Exxon Mobil Corporation confirmed plans to reorganize its downstream reorganization, which will see the further integration of its downstream refining and fuels and lubricants businesses.
Charlotte Huffaker, Exxon Mobil public & government affairs spokesperson, confirmed with F&L Asia that “We are further integrating our downstream businesses to improve decision making and enhance performance in the market.”
“The improvements will help us to serve our customers and compete more effectively while continuing to leverage our global scale and the benefits of being a fully integrated oil, gas and petrochemical company,” she added.
The changes being made at the largest publicly traded integrated oil and gas producer in the world is reportedly the most sweeping so far, since Chairman and CEO Darren Woods took over in 2017, following the resignation of Rex Tillerson who became U.S. secretary of state.
Woods served as president of Exxon Mobil Corp. in 2016, senior vice president from 2014 to 2016, and vice president and president of ExxonMobil Refining & Supply Company, the downstream business of Exxon Mobil Corp., from 2012 to 2014.
Financial responsibility for the merged operation will be at the country and regional heads level, who will report to Exxon Mobil’s Irving, Texas, headquarters in the United States, rather than the functional level, effectively reverting decision-making back to a centralized set-up, at the U.S. headquarters as before.

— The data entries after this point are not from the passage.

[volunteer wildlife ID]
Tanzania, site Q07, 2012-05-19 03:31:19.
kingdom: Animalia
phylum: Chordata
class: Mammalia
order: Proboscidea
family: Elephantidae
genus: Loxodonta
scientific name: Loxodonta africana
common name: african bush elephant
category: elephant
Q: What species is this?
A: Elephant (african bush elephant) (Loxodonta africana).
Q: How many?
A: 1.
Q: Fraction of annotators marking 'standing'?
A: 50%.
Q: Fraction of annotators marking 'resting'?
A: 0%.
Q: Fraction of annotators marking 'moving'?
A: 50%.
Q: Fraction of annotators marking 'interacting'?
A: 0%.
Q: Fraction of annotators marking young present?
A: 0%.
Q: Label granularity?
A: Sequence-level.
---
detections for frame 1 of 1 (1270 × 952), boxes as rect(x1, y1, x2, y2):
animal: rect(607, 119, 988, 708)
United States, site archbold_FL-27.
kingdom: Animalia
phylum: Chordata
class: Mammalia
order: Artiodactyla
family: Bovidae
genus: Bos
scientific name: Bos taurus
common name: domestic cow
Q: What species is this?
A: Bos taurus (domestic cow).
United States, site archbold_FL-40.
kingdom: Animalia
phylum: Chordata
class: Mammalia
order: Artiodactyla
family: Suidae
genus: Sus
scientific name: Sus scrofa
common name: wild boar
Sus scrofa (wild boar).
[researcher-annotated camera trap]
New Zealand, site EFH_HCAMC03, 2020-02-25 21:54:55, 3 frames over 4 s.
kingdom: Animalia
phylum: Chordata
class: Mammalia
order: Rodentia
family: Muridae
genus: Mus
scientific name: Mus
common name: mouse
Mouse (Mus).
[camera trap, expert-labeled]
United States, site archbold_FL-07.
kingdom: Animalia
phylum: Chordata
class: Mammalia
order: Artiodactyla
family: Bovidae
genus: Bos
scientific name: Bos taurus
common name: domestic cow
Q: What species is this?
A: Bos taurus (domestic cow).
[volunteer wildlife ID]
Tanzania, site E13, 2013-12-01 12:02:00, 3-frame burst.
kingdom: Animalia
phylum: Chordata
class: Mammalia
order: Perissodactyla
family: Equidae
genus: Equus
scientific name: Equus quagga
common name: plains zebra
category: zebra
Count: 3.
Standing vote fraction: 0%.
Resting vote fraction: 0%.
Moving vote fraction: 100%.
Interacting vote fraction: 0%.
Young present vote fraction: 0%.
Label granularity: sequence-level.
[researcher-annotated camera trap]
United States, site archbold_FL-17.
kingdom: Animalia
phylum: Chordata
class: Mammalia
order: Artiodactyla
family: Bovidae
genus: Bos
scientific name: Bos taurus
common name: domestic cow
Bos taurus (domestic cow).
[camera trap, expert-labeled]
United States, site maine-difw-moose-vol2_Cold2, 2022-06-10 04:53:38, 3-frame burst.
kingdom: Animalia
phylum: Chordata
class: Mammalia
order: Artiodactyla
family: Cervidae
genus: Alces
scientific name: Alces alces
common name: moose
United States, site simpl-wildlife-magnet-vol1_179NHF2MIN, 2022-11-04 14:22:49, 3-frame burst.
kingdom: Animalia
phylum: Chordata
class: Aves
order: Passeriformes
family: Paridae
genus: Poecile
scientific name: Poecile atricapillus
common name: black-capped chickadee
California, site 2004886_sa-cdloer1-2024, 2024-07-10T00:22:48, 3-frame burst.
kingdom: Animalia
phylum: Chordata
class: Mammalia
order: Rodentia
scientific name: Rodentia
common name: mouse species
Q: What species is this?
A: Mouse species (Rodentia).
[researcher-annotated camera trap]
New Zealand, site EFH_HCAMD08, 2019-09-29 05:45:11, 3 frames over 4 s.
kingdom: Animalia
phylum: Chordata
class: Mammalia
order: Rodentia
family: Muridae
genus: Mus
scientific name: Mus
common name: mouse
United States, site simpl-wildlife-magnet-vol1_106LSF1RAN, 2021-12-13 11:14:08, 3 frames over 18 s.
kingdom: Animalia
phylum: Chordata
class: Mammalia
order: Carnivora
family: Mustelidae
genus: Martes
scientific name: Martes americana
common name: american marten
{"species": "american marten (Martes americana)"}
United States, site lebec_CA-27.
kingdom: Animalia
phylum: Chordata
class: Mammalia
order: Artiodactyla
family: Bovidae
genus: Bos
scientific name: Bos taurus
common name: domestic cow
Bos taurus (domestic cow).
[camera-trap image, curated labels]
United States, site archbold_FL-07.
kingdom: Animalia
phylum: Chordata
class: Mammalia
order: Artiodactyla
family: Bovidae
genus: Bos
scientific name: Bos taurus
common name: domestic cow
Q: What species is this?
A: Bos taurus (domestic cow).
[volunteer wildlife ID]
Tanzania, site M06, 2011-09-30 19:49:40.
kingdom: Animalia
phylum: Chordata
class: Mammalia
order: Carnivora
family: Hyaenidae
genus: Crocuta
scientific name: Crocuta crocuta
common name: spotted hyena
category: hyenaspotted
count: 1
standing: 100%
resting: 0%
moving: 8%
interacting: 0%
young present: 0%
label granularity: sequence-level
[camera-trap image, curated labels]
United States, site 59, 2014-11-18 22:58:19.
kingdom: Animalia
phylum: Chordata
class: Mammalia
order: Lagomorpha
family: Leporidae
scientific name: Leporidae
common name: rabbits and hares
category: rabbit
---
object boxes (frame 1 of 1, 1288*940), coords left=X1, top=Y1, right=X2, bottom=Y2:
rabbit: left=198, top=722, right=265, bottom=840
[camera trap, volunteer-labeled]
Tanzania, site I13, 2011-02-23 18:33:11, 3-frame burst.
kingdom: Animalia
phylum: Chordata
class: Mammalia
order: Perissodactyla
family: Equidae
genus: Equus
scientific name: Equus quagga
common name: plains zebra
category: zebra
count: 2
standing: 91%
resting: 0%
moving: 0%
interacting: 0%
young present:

Exxon Mobil operates 22 refineries in 14 countries, including Singapore, processing nearly 5 million barrels of oil per day. The firm builds chemical and refining plants in the same location, allowing managers to shift production between fuels or chemicals based on demand.
The reorganization aims to squeeze more profits from the downstream business as the company works to improve its exploration and production operations, which has been negatively impacted by lower crude oil and gas prices since 2014. The reorganization is also being made as ExxonMobil expands its refining division. Exxon Mobil is investing USD20 billion through 2022 to expand its chemical and oil refining plants on the U.S. Gulf Coast.
Exxon Mobil’s refining and chemicals business segments contributed more than USD4.2 billion each to company earnings last year, compared with USD196 million profit from exploration and production.
“We are always focused on strengthening our assets and brands, improving our customer offer and providing rewarding career opportunities for our employees as we grow the business,” Huffaker said.
“We have discussed the changes with employees and feedback has been supportive,” she added.
She said that the reorganization will not impact the organization of the chemical company, the group that Exxon Mobil’s synthetic base stocks business belong to.
Reuters reported earlier that it was not immediately clear if the changes will involve job cuts or executive departures. Huffaker told Reuters that she could not say if there would be any impact on jobs.